Turn the lines from the one containing "Is point (918, 469)" through the last line of the items, both included, into a numbered list, omitting blank lines.

Items in a dataset
======

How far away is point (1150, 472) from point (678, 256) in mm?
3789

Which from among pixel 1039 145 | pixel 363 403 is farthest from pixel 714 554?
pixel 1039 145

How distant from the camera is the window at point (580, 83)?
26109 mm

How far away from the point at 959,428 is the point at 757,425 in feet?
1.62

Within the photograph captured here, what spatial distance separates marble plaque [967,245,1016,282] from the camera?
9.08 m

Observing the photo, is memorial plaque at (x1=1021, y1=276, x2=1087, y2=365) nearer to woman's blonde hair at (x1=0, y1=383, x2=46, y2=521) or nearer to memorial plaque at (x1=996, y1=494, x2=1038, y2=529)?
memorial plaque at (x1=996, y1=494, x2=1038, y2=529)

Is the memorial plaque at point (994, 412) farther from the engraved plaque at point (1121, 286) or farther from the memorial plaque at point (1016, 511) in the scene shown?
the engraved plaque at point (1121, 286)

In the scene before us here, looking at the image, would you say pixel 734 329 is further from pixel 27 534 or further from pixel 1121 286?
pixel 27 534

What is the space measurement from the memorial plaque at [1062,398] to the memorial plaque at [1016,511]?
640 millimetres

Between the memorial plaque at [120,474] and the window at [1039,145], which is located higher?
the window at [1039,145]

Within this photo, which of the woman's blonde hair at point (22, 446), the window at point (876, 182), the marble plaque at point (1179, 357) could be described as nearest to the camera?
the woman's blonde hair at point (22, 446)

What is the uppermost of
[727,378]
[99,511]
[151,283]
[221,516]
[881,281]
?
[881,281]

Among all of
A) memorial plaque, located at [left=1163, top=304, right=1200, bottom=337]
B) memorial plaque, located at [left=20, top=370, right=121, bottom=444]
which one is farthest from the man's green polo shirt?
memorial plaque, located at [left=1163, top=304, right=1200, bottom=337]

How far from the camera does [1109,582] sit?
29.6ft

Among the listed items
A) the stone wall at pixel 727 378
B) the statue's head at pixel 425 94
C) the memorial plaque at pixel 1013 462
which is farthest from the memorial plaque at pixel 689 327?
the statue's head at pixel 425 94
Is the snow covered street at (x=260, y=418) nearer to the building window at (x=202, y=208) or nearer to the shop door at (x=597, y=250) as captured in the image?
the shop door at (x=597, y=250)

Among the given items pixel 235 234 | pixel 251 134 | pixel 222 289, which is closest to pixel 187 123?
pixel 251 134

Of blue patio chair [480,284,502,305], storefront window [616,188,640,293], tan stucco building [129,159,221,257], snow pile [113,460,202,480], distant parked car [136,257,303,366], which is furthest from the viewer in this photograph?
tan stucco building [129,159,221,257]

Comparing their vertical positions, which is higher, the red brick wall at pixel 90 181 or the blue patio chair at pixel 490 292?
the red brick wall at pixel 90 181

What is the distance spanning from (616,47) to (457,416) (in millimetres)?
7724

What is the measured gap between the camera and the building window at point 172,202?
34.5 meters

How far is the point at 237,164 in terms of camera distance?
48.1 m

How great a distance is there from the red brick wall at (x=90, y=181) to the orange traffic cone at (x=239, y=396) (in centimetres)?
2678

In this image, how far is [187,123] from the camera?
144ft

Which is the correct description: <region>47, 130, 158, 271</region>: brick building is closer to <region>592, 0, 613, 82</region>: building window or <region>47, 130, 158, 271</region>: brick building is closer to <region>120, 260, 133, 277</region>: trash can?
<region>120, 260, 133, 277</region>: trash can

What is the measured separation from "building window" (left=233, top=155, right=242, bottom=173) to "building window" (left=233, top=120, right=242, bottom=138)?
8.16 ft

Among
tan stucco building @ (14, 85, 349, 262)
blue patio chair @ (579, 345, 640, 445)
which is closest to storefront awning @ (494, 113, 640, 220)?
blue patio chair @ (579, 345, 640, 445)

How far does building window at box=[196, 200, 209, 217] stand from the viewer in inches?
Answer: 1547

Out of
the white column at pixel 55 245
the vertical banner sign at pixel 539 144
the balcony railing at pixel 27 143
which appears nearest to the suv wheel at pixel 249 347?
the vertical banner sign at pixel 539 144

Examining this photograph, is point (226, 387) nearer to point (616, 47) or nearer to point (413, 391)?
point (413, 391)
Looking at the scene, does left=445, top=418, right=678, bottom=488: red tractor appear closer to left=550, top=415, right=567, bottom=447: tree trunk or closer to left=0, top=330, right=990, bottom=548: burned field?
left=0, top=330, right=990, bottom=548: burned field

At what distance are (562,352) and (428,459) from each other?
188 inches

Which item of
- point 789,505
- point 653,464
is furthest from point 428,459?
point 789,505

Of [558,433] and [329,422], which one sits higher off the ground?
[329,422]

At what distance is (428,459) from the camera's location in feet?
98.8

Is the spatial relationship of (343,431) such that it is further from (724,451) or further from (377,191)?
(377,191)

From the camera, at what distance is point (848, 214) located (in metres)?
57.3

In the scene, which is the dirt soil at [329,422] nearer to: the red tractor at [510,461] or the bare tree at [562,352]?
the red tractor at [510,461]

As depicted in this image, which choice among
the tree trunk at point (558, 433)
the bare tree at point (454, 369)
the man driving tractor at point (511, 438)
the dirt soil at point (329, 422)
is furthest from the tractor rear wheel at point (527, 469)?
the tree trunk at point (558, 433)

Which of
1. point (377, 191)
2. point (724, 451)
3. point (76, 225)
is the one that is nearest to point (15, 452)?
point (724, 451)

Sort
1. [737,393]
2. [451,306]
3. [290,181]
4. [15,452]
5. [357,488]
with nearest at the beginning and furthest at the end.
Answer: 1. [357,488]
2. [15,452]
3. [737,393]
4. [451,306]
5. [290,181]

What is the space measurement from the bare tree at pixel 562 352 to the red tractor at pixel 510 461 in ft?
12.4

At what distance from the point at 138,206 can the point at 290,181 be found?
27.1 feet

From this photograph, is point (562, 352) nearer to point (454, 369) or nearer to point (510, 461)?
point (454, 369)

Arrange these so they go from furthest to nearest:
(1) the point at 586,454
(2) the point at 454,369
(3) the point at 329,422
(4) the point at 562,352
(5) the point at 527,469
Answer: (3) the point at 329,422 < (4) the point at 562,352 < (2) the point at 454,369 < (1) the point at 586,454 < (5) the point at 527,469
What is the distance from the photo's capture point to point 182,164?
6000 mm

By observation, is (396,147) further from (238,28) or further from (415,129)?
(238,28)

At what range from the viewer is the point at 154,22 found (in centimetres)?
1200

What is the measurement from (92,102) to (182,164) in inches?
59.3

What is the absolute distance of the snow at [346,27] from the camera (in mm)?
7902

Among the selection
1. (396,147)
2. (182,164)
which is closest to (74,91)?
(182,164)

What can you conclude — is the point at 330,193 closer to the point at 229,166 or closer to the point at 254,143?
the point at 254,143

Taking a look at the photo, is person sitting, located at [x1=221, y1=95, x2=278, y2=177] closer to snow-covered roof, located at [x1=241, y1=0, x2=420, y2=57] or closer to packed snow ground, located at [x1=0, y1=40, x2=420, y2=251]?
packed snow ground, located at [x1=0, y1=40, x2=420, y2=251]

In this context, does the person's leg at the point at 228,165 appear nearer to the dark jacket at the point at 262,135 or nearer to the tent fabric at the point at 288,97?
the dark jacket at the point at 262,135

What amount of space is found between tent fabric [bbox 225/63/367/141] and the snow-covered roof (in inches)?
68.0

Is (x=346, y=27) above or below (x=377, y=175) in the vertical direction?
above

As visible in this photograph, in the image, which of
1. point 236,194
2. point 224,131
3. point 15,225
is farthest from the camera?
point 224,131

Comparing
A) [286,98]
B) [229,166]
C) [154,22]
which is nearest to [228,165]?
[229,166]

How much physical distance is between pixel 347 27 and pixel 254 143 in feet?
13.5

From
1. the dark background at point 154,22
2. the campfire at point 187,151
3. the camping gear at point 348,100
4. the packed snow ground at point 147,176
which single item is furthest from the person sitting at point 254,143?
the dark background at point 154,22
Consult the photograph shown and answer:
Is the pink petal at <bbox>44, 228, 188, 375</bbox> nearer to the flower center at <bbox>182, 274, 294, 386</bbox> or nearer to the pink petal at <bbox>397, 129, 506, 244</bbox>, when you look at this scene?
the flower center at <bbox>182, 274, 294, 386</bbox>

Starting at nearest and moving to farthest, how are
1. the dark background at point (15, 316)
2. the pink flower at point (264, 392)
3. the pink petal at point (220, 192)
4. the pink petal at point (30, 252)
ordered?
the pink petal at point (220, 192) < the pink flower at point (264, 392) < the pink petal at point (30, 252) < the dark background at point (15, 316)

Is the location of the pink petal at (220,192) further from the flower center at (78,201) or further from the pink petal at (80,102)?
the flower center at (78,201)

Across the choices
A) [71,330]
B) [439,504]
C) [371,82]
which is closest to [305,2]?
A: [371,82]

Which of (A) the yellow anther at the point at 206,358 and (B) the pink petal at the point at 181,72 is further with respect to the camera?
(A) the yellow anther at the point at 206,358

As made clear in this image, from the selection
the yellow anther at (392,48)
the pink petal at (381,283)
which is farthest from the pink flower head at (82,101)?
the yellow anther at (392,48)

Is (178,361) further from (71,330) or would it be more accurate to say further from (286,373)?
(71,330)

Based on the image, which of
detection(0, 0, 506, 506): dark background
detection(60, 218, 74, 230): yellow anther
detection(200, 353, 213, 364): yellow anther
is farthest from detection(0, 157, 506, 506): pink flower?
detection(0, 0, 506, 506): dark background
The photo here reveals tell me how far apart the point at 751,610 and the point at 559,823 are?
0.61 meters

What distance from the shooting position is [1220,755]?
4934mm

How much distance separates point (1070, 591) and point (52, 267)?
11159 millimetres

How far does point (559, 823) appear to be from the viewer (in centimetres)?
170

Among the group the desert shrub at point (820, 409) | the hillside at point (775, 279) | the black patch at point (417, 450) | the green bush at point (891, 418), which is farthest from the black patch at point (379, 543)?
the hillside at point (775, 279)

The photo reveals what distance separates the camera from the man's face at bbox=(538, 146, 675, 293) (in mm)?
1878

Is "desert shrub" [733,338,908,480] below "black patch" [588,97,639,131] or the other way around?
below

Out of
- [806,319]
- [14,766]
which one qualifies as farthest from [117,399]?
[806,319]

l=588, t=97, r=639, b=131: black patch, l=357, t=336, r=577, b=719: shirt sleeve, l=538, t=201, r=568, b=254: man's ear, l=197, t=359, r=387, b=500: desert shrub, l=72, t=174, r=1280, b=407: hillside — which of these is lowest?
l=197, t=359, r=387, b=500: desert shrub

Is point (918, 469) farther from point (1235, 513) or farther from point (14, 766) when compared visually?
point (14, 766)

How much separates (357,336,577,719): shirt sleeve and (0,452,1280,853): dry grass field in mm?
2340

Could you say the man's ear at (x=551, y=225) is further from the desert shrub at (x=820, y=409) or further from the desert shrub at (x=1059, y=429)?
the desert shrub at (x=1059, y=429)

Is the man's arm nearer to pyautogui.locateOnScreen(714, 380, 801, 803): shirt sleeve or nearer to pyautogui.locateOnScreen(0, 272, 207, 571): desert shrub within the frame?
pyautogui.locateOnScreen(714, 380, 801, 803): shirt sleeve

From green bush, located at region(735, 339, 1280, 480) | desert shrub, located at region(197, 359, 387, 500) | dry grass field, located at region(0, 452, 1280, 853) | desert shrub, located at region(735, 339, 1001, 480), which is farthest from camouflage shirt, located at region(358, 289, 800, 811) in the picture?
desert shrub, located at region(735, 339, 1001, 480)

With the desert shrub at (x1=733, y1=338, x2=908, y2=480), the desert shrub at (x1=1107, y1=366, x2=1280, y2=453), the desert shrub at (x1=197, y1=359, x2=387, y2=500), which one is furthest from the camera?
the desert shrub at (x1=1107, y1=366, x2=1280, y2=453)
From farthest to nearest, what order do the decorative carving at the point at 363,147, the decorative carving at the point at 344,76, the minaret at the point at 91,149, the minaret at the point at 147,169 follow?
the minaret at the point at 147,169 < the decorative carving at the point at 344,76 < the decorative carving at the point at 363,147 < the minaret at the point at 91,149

======

_CORRECT ANSWER_
1. Is point (918, 469) farther from point (1235, 513) or farther from point (14, 766) when compared visually?
2. point (14, 766)
3. How much separates (357,336,577,719): shirt sleeve and (0,452,1280,853): dry grass field in mm?
4. 2340
5. Could you say the man's ear at (x=551, y=225) is further from the desert shrub at (x=820, y=409) or further from the desert shrub at (x=1059, y=429)?
6. the desert shrub at (x=1059, y=429)
7. Is the man's arm nearer to pyautogui.locateOnScreen(714, 380, 801, 803): shirt sleeve or nearer to pyautogui.locateOnScreen(0, 272, 207, 571): desert shrub within the frame?
8. pyautogui.locateOnScreen(714, 380, 801, 803): shirt sleeve
9. From green bush, located at region(735, 339, 1280, 480) | desert shrub, located at region(197, 359, 387, 500) | dry grass field, located at region(0, 452, 1280, 853) | desert shrub, located at region(735, 339, 1001, 480), which is farthest from camouflage shirt, located at region(358, 289, 800, 811) in the picture?
10. desert shrub, located at region(735, 339, 1001, 480)
11. With the desert shrub at (x1=733, y1=338, x2=908, y2=480), the desert shrub at (x1=1107, y1=366, x2=1280, y2=453), the desert shrub at (x1=197, y1=359, x2=387, y2=500), which one is furthest from the camera?
12. the desert shrub at (x1=1107, y1=366, x2=1280, y2=453)
13. From farthest to nearest, what order do the decorative carving at the point at 363,147, the decorative carving at the point at 344,76, the minaret at the point at 91,149, the minaret at the point at 147,169 follow?
14. the minaret at the point at 147,169 < the decorative carving at the point at 344,76 < the decorative carving at the point at 363,147 < the minaret at the point at 91,149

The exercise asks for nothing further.